As a sixteen year old girl, keen to escape her suburban existence, Mary persuaded her parents to let her come to Goldsmiths. The people she met, including her late husband Alexander, and the experiences she had at the College during that time were to make a great impression on her. She laughs, “Goldsmiths was a great place to go – for causing trouble!”
Mary came to Goldsmiths in 1950 where she embarked on an art diploma course with a view to becoming an art teacher. At the time, the College had only just reopened after the war. “The men were only about 20 but they had been through so much and they somehow seemed terribly older. Goldsmiths then seemed like a very civilised club. You grabbed a table for yourself and put your things there and just got on with your work really – no nonsense with lectures and stuff!”

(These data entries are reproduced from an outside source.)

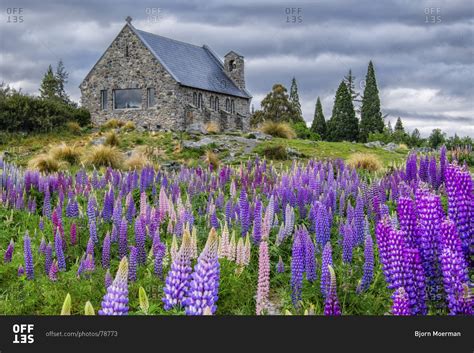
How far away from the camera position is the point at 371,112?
47.2m

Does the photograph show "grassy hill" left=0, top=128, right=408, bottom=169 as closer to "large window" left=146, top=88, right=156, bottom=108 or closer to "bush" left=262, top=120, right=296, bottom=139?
"bush" left=262, top=120, right=296, bottom=139

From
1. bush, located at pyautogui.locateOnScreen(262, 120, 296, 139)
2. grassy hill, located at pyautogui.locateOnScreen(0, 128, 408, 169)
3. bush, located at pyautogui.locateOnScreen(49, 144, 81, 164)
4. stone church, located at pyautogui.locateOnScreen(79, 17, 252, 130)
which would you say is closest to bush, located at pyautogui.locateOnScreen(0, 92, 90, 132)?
grassy hill, located at pyautogui.locateOnScreen(0, 128, 408, 169)

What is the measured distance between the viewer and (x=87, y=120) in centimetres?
3691

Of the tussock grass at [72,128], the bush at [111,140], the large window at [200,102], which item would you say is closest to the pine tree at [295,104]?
the large window at [200,102]

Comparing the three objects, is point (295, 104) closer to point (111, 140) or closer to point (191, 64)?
point (191, 64)

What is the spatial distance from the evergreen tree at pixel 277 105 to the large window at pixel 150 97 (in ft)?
69.6

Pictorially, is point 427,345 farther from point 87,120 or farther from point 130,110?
point 130,110

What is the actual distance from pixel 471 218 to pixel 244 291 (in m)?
1.85

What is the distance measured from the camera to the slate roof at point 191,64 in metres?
40.6

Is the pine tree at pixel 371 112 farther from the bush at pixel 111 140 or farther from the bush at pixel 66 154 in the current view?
the bush at pixel 66 154

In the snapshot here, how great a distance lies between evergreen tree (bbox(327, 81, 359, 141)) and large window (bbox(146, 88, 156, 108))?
48.9 feet

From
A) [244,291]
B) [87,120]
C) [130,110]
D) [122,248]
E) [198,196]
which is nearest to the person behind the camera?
[244,291]

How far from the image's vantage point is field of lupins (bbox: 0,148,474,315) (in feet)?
9.85

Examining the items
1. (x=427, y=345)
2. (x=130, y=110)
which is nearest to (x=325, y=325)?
(x=427, y=345)
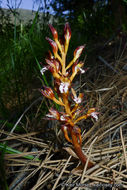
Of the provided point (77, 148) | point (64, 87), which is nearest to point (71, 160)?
point (77, 148)

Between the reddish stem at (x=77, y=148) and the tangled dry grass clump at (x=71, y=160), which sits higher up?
the reddish stem at (x=77, y=148)

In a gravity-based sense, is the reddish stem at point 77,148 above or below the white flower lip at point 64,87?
below

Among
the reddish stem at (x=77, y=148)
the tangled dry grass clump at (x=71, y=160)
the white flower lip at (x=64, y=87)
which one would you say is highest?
the white flower lip at (x=64, y=87)

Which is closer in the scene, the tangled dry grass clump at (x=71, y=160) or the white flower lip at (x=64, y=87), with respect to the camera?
the white flower lip at (x=64, y=87)

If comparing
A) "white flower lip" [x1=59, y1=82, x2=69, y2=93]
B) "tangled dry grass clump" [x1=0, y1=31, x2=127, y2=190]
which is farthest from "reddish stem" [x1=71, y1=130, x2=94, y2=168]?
"white flower lip" [x1=59, y1=82, x2=69, y2=93]

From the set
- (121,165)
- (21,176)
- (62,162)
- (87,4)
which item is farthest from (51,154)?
(87,4)

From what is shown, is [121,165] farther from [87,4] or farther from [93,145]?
[87,4]

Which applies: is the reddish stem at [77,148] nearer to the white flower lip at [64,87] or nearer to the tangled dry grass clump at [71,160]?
the tangled dry grass clump at [71,160]

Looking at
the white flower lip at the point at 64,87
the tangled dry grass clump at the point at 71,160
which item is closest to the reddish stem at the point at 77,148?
the tangled dry grass clump at the point at 71,160

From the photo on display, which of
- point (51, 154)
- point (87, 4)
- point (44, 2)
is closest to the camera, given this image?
point (51, 154)

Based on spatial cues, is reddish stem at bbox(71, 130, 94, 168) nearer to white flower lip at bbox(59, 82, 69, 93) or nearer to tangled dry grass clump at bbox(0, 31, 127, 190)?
tangled dry grass clump at bbox(0, 31, 127, 190)

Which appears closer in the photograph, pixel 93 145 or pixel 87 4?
pixel 93 145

She also recalls the vibrant social scene at the College. “There were terrific parties. Socialising amongst the other art schools was very intense, but there wasn’t too much rivalry because everybody wanted to do their own thing and be utterly original. But Goldsmiths was, and still is, the most provocative and exciting art school of the lot. It does attract some very interesting people and it produces so many of the new ideas in all sorts of areas. That is the joy of Goldsmiths.”
Mary is of course best known for popularising the miniskirt. This revolutionary new look allowed women a liberating and daring way of dressing which chimed with the dawning of a new era. What is often overlooked though, is the simultaneous introduction of tights, which Quant commercialised. As Mary explains: “They didn’t exist you know! There were only pantomime tights for theatre. I went to theatrical tights manufacturers and got them to make them for me with the colours I wanted.”
Professor Angela McRobbie from the Department of Media and Communications explains the significance of this: “Like so many of Quant’s best-known works, tights permitted a greater freedom of movement on the part of the young women, who from the early 1960s onwards were looking for a different, more colourful and more independent life than their mothers.”
As well as bringing us new garments, Mary was pushing the boundaries with new materials too. “I got terribly excited about any new fabric that came along and suddenly there was this very shiny stuff unlike anything I had ever seen – PVC. There were problems making the garments initially because we made them on the same machines as we were sewing the other clothes and you need special needles and all that kind of thing, so it took a bit of time to sort that out. I went mad about PVC and did a whole collection which I called the ‘Wet Collection’, which is exactly what it was, and that was a huge hit!
Now over 80, Quant is still thriving in the fashion industry in Japan where there are over 200 stores trading under Mary’s name as well as one branch located, of course, on the King’s Road in London – the hub of the swinging sixties scene, and the road where she opened her first boutique in 1955.
Looking back on the decade that made her name, she says “The 1960s was just the most exciting, wonderful period. I’m sorry you weren’t there! Style-wise and look-wise it was absolutely terrific. And the optimism, the optimism was genuine and terrific. I wouldn’t choose another era to have lived in. I bagged the best.”